- [Information given]:
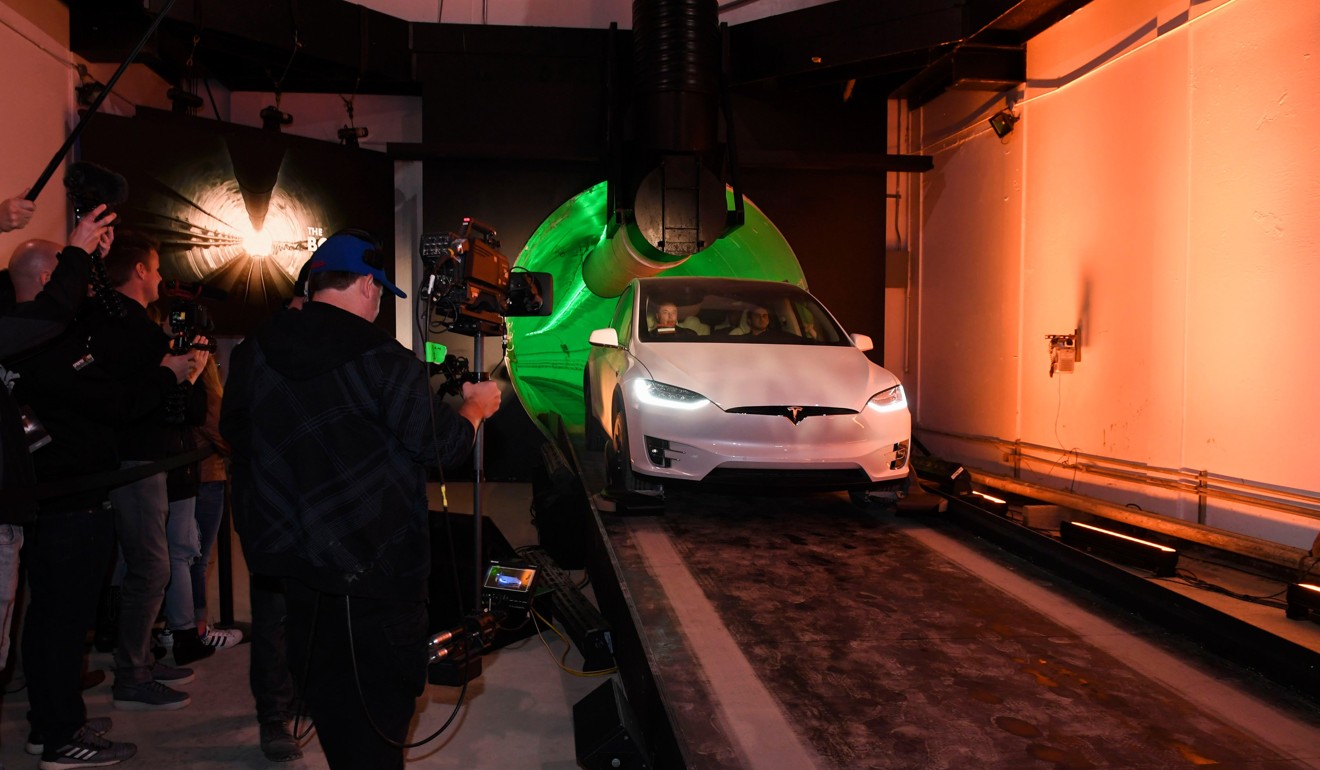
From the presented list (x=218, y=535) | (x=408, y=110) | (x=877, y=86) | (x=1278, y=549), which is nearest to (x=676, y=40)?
(x=877, y=86)

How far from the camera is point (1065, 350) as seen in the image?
279 inches

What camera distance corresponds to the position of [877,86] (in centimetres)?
956

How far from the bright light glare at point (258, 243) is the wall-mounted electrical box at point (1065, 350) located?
6.97 m

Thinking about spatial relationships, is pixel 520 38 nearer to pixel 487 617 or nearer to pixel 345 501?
pixel 487 617

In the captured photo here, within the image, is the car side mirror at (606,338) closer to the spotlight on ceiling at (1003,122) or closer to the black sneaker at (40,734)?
the black sneaker at (40,734)

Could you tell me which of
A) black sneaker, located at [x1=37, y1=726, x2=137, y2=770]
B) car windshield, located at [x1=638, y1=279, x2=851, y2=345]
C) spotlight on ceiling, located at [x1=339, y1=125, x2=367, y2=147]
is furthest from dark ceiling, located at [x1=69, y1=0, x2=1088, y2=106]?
black sneaker, located at [x1=37, y1=726, x2=137, y2=770]

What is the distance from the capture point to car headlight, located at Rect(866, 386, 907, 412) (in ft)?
16.3

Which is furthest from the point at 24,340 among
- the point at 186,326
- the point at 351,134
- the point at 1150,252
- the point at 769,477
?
the point at 351,134

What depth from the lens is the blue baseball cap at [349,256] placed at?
7.39 ft

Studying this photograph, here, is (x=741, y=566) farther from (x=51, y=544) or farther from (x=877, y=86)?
(x=877, y=86)

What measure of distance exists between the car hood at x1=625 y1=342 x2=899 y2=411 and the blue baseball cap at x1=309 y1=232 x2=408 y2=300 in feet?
8.96

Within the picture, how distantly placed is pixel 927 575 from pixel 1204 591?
1.30 m

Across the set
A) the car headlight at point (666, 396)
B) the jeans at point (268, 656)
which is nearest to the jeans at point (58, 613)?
the jeans at point (268, 656)

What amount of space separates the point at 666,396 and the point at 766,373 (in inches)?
23.5
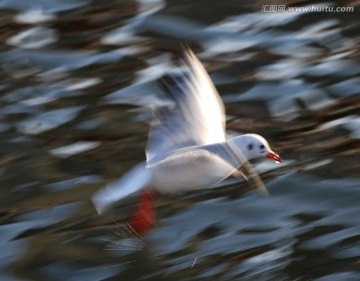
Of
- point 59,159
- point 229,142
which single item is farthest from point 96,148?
point 229,142

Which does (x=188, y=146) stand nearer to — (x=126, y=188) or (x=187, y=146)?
(x=187, y=146)

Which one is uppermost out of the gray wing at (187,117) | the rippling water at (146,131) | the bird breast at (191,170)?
the gray wing at (187,117)

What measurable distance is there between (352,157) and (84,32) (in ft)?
11.3

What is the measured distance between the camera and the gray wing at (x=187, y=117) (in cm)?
677

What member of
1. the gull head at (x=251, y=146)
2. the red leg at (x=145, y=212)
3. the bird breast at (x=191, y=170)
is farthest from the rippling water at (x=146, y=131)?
the bird breast at (x=191, y=170)

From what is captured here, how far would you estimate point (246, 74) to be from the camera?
1016cm

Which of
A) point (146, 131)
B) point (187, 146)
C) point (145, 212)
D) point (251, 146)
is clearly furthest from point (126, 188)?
point (146, 131)

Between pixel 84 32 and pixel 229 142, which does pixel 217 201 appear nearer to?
pixel 229 142

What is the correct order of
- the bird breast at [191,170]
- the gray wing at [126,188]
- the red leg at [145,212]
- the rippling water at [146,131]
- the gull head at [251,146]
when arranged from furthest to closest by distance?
the rippling water at [146,131] < the red leg at [145,212] < the gull head at [251,146] < the gray wing at [126,188] < the bird breast at [191,170]

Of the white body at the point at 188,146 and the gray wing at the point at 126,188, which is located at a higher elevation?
the white body at the point at 188,146

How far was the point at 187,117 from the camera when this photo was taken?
6801 millimetres

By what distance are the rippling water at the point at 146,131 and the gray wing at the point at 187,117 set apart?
1075 millimetres

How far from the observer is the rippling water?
25.6ft

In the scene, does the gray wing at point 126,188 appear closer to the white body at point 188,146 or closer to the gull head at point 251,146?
the white body at point 188,146
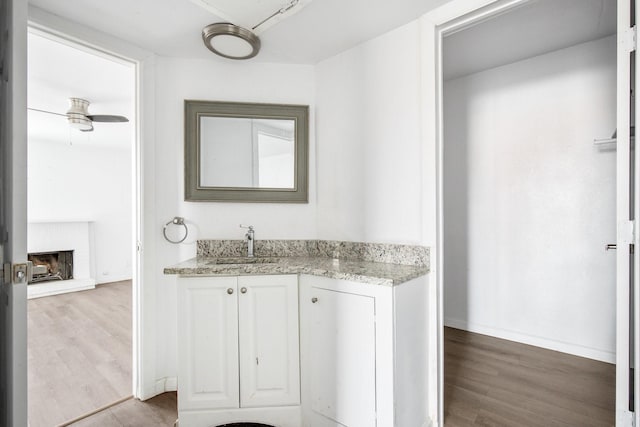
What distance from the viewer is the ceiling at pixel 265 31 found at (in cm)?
160

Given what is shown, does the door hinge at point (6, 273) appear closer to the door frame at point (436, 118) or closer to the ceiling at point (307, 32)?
the ceiling at point (307, 32)

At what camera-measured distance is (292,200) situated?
7.13 feet

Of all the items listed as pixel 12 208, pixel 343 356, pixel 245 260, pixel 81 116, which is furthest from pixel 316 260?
pixel 81 116

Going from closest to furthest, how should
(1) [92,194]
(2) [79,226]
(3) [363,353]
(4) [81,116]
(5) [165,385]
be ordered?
1. (3) [363,353]
2. (5) [165,385]
3. (4) [81,116]
4. (2) [79,226]
5. (1) [92,194]

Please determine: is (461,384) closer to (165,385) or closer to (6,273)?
(165,385)

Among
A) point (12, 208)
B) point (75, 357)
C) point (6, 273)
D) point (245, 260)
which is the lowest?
point (75, 357)

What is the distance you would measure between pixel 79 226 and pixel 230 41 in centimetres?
527

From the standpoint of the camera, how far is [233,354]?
164cm

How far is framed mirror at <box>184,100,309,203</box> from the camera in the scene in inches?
82.5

- [What the task requires]:
Print each record exactly as it stands, leaving the images out.

- [Solution for this problem]:
From the presented list (x=218, y=535) | (x=408, y=110) | (x=877, y=86) | (x=1278, y=549), which is nearest to (x=676, y=40)?
(x=877, y=86)

How far from the camera is point (1065, 350) as seen in the image?
279 inches

What camera distance corresponds to the position of [877,86] (in centimetres)?
956

How far from the bright light glare at point (258, 243) is the wall-mounted electrical box at point (1065, 350) located?
6.97 m

Thinking about spatial relationships, is pixel 520 38 nearer to pixel 487 617 or nearer to pixel 345 501?
pixel 487 617

In the captured photo here, within the image, is the car side mirror at (606,338) closer to the spotlight on ceiling at (1003,122) or closer to the black sneaker at (40,734)?
the black sneaker at (40,734)

Could you tell me which of
A) black sneaker, located at [x1=37, y1=726, x2=137, y2=770]
B) car windshield, located at [x1=638, y1=279, x2=851, y2=345]
C) spotlight on ceiling, located at [x1=339, y1=125, x2=367, y2=147]
is furthest from dark ceiling, located at [x1=69, y1=0, x2=1088, y2=106]?
black sneaker, located at [x1=37, y1=726, x2=137, y2=770]

What is the distance from the capture point to car headlight, located at Rect(866, 386, 907, 412) (in ft)?
16.3

Which is furthest from the point at 24,340 among
- the point at 186,326
- the point at 351,134
- the point at 1150,252
- the point at 769,477
?
the point at 351,134

What depth from the lens is the blue baseball cap at [349,256] placed at?
7.39 ft

Studying this photograph, here, is (x=741, y=566) farther from (x=51, y=544) or farther from (x=877, y=86)?
(x=877, y=86)

What measure of distance exists between the car hood at x1=625 y1=342 x2=899 y2=411 and the blue baseball cap at x1=309 y1=232 x2=408 y2=300 in feet?
8.96

Within the picture, how distantly placed is pixel 927 575 from pixel 1204 591?
1.30 m

Across the set
A) the car headlight at point (666, 396)
B) the jeans at point (268, 656)
which is nearest to the jeans at point (58, 613)?
the jeans at point (268, 656)

What amount of space separates the point at 666,396 and the point at 766,373 (in inches)?
23.5
Of
- point 59,159
- point 229,142
which single item is farthest from point 96,148?
point 229,142

Which does (x=188, y=146) stand nearer to — (x=126, y=188) or (x=187, y=146)?
(x=187, y=146)

Which one is uppermost out of the gray wing at (187,117) | the rippling water at (146,131) | the bird breast at (191,170)?
the gray wing at (187,117)

What measurable distance is there between (352,157) and (84,32) (in ft)?
11.3

What is the measured distance between the camera and the gray wing at (x=187, y=117) (in cm)?
677

What member of
1. the gull head at (x=251, y=146)
2. the red leg at (x=145, y=212)
3. the bird breast at (x=191, y=170)
is farthest from the rippling water at (x=146, y=131)?
the bird breast at (x=191, y=170)

From what is captured here, how far would you estimate point (246, 74) to be from the camera?
1016cm

Which of
A) point (146, 131)
B) point (187, 146)
C) point (145, 212)
D) point (251, 146)
is clearly furthest from point (126, 188)?
point (146, 131)

Between pixel 84 32 and pixel 229 142, which does pixel 217 201 appear nearer to?
pixel 229 142

What is the correct order of
- the bird breast at [191,170]
- the gray wing at [126,188]
- the red leg at [145,212]
- the rippling water at [146,131]
- the gull head at [251,146]
when arranged from furthest to closest by distance?
the rippling water at [146,131] < the red leg at [145,212] < the gull head at [251,146] < the gray wing at [126,188] < the bird breast at [191,170]

Of the white body at the point at 188,146 and the gray wing at the point at 126,188, which is located at a higher elevation?
the white body at the point at 188,146

How far was the point at 187,117 from the camera when this photo was taken?
6801 millimetres

By what distance are the rippling water at the point at 146,131 and the gray wing at the point at 187,117 set apart?
1075 millimetres

How far from the observer is the rippling water?
25.6ft

In the scene, does the gray wing at point 126,188 appear closer to the white body at point 188,146 or closer to the gull head at point 251,146?
the white body at point 188,146
What distance from the viewer is the ceiling at pixel 265 31 found at (in cm)?
160

Given what is shown, does the door hinge at point (6, 273) appear closer to the door frame at point (436, 118) or closer to the ceiling at point (307, 32)?
the ceiling at point (307, 32)

At what camera-measured distance is (292,200) situated?
7.13 feet

Of all the items listed as pixel 12 208, pixel 343 356, pixel 245 260, pixel 81 116, which is furthest from pixel 316 260?
pixel 81 116

Going from closest to furthest, how should
(1) [92,194]
(2) [79,226]
(3) [363,353]
(4) [81,116]
(5) [165,385]
be ordered?
1. (3) [363,353]
2. (5) [165,385]
3. (4) [81,116]
4. (2) [79,226]
5. (1) [92,194]

Please determine: is (461,384) closer to (165,385) or closer to (6,273)?
(165,385)

Among
A) point (12, 208)
B) point (75, 357)
C) point (6, 273)
D) point (245, 260)
which is the lowest?
point (75, 357)

What is the distance you would measure between pixel 79 226 and pixel 230 41 in centimetres?
527

From the standpoint of the camera, how far is [233,354]?
164cm

How far is framed mirror at <box>184,100,309,203</box> from the camera in the scene in inches?
82.5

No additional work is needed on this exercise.